_Written task_
Look for "What is the distance from" in the listing below, then copy exactly the line it appears in and all lines after it to the end, and nothing more.

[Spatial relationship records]
※

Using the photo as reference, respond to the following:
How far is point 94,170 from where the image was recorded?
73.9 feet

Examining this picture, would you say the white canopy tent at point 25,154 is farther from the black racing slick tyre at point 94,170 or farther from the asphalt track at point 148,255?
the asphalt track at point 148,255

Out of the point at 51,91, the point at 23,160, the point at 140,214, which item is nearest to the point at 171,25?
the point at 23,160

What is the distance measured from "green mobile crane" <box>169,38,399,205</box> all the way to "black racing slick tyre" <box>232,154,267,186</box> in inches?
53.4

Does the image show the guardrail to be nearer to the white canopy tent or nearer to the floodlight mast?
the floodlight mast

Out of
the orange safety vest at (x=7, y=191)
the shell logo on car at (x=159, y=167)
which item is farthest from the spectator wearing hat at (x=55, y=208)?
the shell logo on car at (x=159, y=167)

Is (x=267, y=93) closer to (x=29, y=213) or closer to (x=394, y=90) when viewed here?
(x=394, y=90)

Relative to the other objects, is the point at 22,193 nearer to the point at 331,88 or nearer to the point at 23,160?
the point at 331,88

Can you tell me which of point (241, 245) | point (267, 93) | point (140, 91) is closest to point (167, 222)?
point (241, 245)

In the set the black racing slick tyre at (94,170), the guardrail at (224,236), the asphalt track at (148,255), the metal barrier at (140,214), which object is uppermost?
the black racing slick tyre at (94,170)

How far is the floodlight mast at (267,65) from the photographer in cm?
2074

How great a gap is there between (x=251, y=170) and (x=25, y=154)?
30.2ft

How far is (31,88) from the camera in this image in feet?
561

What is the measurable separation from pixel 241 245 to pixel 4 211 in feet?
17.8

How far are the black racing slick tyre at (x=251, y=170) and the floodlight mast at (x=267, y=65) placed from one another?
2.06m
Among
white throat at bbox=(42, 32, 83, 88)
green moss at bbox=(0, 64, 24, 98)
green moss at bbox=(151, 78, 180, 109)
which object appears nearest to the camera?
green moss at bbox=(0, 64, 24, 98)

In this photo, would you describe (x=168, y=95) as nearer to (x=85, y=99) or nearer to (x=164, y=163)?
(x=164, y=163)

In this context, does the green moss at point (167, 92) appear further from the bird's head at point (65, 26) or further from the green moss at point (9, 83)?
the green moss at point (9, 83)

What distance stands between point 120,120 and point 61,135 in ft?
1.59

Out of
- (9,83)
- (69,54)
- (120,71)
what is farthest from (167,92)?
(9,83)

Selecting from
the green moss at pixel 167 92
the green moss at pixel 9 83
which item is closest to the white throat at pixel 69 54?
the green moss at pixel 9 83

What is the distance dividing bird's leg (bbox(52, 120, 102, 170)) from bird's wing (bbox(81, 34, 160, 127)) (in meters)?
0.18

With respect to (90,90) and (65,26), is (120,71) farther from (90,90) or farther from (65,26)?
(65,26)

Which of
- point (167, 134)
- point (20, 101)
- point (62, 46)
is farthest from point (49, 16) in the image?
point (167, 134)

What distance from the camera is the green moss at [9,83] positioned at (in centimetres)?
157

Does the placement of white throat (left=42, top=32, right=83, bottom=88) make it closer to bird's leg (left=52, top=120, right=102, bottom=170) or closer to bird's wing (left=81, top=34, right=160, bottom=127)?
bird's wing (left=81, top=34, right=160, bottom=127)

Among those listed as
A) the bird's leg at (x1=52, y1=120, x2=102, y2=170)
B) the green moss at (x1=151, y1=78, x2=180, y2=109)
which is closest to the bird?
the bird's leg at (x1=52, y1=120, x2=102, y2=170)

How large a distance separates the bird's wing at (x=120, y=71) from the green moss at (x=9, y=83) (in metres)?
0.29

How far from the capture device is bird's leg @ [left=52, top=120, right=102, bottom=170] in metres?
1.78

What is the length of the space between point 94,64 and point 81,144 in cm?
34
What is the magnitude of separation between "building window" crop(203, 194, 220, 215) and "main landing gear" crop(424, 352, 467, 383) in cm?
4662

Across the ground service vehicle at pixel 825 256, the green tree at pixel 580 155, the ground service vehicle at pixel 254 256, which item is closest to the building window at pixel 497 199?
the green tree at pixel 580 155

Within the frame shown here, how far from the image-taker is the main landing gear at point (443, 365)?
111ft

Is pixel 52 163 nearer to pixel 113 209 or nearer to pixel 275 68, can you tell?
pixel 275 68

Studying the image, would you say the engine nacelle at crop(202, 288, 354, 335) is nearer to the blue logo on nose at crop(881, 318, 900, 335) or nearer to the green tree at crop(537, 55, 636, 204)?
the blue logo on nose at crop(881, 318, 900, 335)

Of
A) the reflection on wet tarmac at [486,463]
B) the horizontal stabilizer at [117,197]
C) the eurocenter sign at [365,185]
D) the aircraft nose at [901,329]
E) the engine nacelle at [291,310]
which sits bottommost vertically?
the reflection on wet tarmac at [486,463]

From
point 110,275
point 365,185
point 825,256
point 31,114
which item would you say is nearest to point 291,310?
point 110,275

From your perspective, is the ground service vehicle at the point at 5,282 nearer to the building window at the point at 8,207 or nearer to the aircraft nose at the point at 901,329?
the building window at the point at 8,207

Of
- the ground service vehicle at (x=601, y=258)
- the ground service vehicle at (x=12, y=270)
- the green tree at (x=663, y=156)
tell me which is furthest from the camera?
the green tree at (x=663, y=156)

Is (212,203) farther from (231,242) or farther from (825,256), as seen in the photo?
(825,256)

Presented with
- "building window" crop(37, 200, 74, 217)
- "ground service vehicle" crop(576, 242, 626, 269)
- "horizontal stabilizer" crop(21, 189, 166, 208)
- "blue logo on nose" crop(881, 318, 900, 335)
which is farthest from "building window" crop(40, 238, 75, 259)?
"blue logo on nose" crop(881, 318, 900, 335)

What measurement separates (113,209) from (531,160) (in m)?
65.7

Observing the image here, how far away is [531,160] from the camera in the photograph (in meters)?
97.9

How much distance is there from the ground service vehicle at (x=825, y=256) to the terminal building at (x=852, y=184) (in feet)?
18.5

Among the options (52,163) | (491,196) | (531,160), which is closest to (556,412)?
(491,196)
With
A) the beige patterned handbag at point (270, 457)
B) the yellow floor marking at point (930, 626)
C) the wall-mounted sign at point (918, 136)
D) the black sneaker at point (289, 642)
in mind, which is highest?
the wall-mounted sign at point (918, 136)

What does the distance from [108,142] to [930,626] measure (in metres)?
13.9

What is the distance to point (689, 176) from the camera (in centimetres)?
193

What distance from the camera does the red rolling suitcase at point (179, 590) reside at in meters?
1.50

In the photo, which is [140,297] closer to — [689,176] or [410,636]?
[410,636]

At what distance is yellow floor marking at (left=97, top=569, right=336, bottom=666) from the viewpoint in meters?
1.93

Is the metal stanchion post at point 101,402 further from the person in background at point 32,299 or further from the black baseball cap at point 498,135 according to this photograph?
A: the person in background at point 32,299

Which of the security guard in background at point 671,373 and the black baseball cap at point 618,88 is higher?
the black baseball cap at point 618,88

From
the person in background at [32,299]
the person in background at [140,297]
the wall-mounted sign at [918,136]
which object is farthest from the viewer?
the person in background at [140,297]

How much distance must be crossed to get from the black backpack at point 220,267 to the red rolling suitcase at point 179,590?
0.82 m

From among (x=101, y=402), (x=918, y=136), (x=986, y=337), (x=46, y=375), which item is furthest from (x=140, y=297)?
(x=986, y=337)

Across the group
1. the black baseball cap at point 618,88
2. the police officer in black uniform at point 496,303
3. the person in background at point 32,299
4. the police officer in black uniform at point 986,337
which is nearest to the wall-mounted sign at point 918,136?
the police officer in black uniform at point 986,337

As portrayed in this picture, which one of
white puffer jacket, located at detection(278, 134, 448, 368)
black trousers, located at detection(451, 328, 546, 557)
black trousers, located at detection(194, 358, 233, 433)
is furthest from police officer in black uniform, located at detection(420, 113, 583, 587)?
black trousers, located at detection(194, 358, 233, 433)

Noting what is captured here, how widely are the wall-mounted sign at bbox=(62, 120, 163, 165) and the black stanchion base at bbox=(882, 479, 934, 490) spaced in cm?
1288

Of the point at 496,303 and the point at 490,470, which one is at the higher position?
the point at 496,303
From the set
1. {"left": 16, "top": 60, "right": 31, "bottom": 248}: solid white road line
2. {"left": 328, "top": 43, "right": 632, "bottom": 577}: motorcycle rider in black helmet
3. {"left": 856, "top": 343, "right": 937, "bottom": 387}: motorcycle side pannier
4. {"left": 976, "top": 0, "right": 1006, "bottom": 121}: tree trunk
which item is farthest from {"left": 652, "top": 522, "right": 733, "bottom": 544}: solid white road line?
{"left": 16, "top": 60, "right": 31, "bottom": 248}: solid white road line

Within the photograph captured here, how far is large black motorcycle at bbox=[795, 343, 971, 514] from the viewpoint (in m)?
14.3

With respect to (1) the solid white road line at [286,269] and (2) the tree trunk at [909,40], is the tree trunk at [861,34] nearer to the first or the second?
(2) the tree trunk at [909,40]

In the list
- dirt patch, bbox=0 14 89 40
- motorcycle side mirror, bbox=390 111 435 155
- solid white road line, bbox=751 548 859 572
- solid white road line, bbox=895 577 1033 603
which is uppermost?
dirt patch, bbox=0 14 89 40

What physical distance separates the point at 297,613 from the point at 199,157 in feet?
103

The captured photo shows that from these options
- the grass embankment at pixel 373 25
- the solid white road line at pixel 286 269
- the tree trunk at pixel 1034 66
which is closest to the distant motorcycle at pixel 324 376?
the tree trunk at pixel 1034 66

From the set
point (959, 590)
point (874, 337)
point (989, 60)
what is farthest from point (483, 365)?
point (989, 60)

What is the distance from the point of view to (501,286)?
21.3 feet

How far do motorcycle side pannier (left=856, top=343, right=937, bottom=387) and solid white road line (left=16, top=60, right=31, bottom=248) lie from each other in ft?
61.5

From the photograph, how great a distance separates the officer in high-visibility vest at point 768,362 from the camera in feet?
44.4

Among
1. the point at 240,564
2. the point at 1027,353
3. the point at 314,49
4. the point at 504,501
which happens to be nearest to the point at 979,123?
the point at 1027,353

※

_Task result_
What is the distance from the point of view to (501,286)?
21.3 feet

How far do motorcycle side pannier (left=856, top=343, right=937, bottom=387) and solid white road line (left=16, top=60, right=31, bottom=248) lie from each other in ft?
61.5

From the photograph, how great a distance separates the officer in high-visibility vest at point 768,362 from the camera in feet?
44.4

Among
1. the point at 240,564
2. the point at 1027,353
3. the point at 314,49
4. the point at 504,501
which happens to be nearest to the point at 979,123?
the point at 1027,353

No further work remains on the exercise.